Richard Swinburne on Probabilities and the Anthropic Principle
Suppose that a madman kidnaps a victim and shuts him in a room with a card-shuffling machine. The machine shuffles ten decks of cards simultaneously and then draws a card from each deck and exhibits simultaneously the ten cards. The kidnapper tells the victim that he will shortly set the machine to work and it will exhibit its first draw, but that unless the draw consists of an ace of hearts from each deck, the machine will simultaneously set off an explosion which will kill the victim, in consequence of which he will not see which cards the machine drew. The machine is then set to work, and to the amazement and relief of the victim the machine exhibits an ace of hearts drawn from each deck. The victim thinks that this extraordinary fact needs an explanation in terms of the machine having been rigged in some way. But the kidnapper, who now reappears, casts doubt on this suggestion. 'It is hardly surprising', he says, 'that the machine draws only aces of hearts. You could not possibly see anything else. For you would not be here to see anything at all, if any other cards had been drawn.'LinkWhat needs to be understood is that the odds for any ten cards drawn by this machine were exactly the same, 1 in 145 sextillion I'm told. That is, the odds that this machine would have instead drawn ten Queen of Spades were exactly the same as drawing ten Aces of Hearts, or any other combination of cards. So any ten cards drawn in the order they were drawn were equally, well, impossible. Who would bet much money on predicting which cards were drawn in what order, right?
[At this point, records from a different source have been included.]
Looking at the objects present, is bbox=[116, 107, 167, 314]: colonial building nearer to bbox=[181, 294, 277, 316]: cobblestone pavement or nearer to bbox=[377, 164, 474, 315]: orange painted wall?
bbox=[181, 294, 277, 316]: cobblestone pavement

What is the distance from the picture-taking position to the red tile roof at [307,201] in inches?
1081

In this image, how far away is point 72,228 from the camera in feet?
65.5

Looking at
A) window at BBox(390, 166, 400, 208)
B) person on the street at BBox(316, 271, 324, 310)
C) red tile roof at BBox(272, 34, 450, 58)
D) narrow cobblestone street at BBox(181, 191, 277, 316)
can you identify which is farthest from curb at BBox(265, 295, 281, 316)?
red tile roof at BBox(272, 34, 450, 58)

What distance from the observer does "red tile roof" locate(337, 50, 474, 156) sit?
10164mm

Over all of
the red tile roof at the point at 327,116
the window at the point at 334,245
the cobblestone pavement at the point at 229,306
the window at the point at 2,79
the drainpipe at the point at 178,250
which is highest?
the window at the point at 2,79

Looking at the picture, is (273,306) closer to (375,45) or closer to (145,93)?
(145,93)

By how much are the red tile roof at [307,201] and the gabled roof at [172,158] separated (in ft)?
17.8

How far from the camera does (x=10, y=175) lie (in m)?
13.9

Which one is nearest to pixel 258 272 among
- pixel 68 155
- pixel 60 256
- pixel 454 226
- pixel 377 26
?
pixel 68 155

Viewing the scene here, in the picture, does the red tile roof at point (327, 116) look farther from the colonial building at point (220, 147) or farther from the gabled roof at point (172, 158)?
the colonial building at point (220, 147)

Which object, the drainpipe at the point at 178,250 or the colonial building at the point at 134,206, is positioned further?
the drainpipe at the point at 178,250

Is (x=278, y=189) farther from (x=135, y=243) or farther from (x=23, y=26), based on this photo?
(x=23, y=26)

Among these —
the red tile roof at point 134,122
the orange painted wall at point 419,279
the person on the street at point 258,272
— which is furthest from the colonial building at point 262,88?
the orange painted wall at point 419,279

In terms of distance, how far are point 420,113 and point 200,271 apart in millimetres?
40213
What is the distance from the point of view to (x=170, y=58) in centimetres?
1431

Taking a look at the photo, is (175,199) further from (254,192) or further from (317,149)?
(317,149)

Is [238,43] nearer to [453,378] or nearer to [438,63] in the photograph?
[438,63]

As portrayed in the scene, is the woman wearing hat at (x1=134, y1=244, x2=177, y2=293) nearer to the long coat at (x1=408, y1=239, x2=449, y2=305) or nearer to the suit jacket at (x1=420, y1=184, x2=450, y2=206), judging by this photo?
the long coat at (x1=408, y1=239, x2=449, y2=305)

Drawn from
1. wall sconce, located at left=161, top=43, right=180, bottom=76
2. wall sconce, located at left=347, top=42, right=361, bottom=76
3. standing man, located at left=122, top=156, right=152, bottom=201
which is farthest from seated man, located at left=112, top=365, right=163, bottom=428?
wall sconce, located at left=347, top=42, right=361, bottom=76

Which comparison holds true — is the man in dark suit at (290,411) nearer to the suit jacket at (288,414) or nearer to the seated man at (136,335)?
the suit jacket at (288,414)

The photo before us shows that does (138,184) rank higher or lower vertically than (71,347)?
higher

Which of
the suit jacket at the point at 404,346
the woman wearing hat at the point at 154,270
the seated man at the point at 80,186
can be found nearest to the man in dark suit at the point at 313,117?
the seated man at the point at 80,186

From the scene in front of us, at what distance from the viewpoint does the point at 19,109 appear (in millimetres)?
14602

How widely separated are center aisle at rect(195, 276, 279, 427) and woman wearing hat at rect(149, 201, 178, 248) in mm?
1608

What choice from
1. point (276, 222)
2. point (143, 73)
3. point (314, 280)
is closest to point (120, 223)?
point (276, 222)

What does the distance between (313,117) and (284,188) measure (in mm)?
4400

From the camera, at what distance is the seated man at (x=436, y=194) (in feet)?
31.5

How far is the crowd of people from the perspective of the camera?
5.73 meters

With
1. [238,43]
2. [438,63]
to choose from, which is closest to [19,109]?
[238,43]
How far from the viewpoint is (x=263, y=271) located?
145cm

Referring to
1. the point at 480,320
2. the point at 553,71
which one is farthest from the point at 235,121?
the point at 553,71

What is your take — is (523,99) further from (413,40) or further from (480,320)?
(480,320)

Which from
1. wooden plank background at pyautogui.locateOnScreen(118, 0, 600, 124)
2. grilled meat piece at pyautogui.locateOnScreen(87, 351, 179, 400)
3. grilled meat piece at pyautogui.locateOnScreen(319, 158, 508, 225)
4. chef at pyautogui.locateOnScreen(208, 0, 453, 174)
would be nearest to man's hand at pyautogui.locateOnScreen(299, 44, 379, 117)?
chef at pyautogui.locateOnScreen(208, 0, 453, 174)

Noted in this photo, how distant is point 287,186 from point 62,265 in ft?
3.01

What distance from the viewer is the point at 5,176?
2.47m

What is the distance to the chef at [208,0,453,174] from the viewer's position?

In this case the cards saved a person's life. This expresses the anthropic principle in that if those particular cards had not been drawn that victim could not possibly be alive to see them just as if our universe turned out differently we as human beings could not be here to see it either. Okay so far?
Here then is Swinburne's conclusion:
The fact that this peculiar order is a necessary condition of the draw being perceived at all makes what is perceived no less extraordinary and in need of explanation. The teleologist's starting-point is not that we perceive order rather than disorder, but that order rather than disorder is there. Maybe only if order is there can we know what is there, but that makes what is there no less extraordinary and in need of explanation.But if we return to Swinburne's analogy let's instead kidnap 1 in 145 sextillion life forms and match them up with 1 in 145 sextillion combinations of cards such that for every set of ten cards drawn the corresponding life form will live to see it. So it would hardly be surprising that if any given set of cards are drawn then the corresponding life form sees them. That's what Swinburne fails to understand.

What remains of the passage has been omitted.